SHORT EXERCISE
Please reproduce the part of the Chimborazo passage below that opens with the words containing "As a result, the" and closes with "of humanity’s impact.".

PASSAGE SHOWN

On 23 June 1802, German geographer Alexander von Humboldt and his companions could climb no higher. Plagued by altitude sickness, their gloveless hands bloodied from jagged handholds, and their boots sodden, they faced a final obstacle in their quest to climb Chimborazo, a 6268-meter-high volcano in Ecuador then thought to be the world’s highest mountain. The clouds briefly parted, revealing the summit—and a chasm barring their way. They had reached “a place higher than all others that men had reached on the backs of the mountains,” Humboldt boasted later. But they had to turn back, some 400 vertical meters short of their goal.
In the end, Humboldt spun his defeat on Chimborazo into a triumph that cemented his reputation as the era’s superstar scientist and explorer—and his legacy. Not long after his descent from the mountain, he sketched a spectacular diagram that used the slopes of Chimborazo to depict a concept that had crystallized during his climb: that climate is an organizing principle of life, shaping the distinct communities of plants and animals found at different altitudes and latitudes. The diagram—Humboldt called it his Tableau Physique—has become what one recent paper described as “an iconic milestone, almost a foundation myth, in the history of ecology.”
Today, the idea born on Chimborazo—that the physical environment shapes life’s grand patterns—is giving scientists an intellectual framework for understanding a phenomenon Humboldt himself could not have anticipated: how human-driven climate change is transforming life.
Tropical mountains are ideal stages for watching climate change unfold. They compress many climates into a small space, as Humboldt wrote in his Essay on the Geography of Plants: “On this steep surface climbing from the ocean level to the perpetual snows, various climates follow one another and are superimposed, so to speak.” Now, global warming is quickly reshuffling those montane climates. And few peaks record the impact of human-driven climate change more vividly than Chimborazo itself. The massive volcano, which last erupted 1500 years ago, rises just 1° south of the equator. On the peak’s eastern slopes, moisture from the Amazon Basin next door—plus temperatures that rarely drop below freezing except at the highest elevations—nurture grassland, bogs, and springy cushions of moss and dwarf alpine plants, all highly sensitive to climate change. Below the summit sprawl 17 small glaciers, bellwethers of global warming and a crucial water source for tens of thousands of people living at lower elevations.
As a result, the volcano has again become a draw for researchers. Some have tracked how fast the plants that Humboldt observed are migrating upward as temperatures rise. Other scientists are probing how retreating glaciers and shifting vegetation may be altering the flow of water from the mountain to thirsty communities below. Together, those studies are mapping the interplay of plants, people, and an environment that is now changing because of humanity’s impact.
The modern research adopts Humboldt’s holistic approach, repurposed for an era of climate change, says ecologist Priscilla Muriel of the Pontifical Catholic University of Ecuador in Quito. “Data is not just data; you have to actually go out and look at things, observe things, and try to get a feel of what nature actually is.”

SUPPLIED INFORMATION
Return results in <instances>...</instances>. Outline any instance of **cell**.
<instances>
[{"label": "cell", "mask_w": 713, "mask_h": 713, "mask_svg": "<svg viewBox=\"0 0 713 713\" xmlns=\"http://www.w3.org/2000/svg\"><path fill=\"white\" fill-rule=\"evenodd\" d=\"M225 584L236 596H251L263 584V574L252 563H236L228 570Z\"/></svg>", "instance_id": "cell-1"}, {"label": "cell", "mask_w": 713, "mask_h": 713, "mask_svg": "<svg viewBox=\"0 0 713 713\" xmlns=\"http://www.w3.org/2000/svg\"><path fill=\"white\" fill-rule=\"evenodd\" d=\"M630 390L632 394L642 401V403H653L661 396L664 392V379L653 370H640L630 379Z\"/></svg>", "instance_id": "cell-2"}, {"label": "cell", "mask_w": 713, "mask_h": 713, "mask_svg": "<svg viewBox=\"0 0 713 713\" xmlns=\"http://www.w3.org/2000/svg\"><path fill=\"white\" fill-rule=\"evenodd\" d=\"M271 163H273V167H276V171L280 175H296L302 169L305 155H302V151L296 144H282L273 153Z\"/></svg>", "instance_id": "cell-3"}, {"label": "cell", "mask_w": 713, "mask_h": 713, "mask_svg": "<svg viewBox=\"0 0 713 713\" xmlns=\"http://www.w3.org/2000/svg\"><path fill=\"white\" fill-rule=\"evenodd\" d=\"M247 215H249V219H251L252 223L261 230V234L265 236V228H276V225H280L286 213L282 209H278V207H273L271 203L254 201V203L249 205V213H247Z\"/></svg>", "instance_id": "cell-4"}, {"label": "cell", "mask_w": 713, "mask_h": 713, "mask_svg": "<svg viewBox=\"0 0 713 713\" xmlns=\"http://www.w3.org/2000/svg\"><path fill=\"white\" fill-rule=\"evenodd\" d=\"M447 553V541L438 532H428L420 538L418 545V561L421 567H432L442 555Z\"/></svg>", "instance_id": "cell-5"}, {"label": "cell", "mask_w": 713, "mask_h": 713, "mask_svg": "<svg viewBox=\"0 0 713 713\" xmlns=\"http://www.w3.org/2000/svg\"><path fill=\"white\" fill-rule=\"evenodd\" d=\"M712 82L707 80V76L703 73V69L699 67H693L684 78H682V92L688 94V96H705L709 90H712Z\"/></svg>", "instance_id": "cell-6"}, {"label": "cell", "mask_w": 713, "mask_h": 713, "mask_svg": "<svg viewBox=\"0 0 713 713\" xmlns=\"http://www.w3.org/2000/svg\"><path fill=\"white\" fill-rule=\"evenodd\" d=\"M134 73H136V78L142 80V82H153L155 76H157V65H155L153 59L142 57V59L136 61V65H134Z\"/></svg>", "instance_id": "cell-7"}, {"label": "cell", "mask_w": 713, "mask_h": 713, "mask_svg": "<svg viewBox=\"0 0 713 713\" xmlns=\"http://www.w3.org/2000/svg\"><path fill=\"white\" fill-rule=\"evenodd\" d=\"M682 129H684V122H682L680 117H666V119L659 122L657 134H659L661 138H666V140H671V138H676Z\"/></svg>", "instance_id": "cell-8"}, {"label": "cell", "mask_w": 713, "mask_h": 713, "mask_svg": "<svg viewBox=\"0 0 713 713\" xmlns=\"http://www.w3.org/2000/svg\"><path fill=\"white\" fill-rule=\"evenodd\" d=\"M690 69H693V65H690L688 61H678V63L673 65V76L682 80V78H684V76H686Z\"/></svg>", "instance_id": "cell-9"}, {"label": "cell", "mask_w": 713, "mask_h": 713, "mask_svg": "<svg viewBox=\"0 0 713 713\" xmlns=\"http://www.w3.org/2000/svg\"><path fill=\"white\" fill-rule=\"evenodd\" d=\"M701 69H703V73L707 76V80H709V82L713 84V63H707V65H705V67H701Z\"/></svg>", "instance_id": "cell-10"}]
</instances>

SOLUTION
As a result, the volcano has again become a draw for researchers. Some have tracked how fast the plants that Humboldt observed are migrating upward as temperatures rise. Other scientists are probing how retreating glaciers and shifting vegetation may be altering the flow of water from the mountain to thirsty communities below. Together, those studies are mapping the interplay of plants, people, and an environment that is now changing because of humanity’s impact.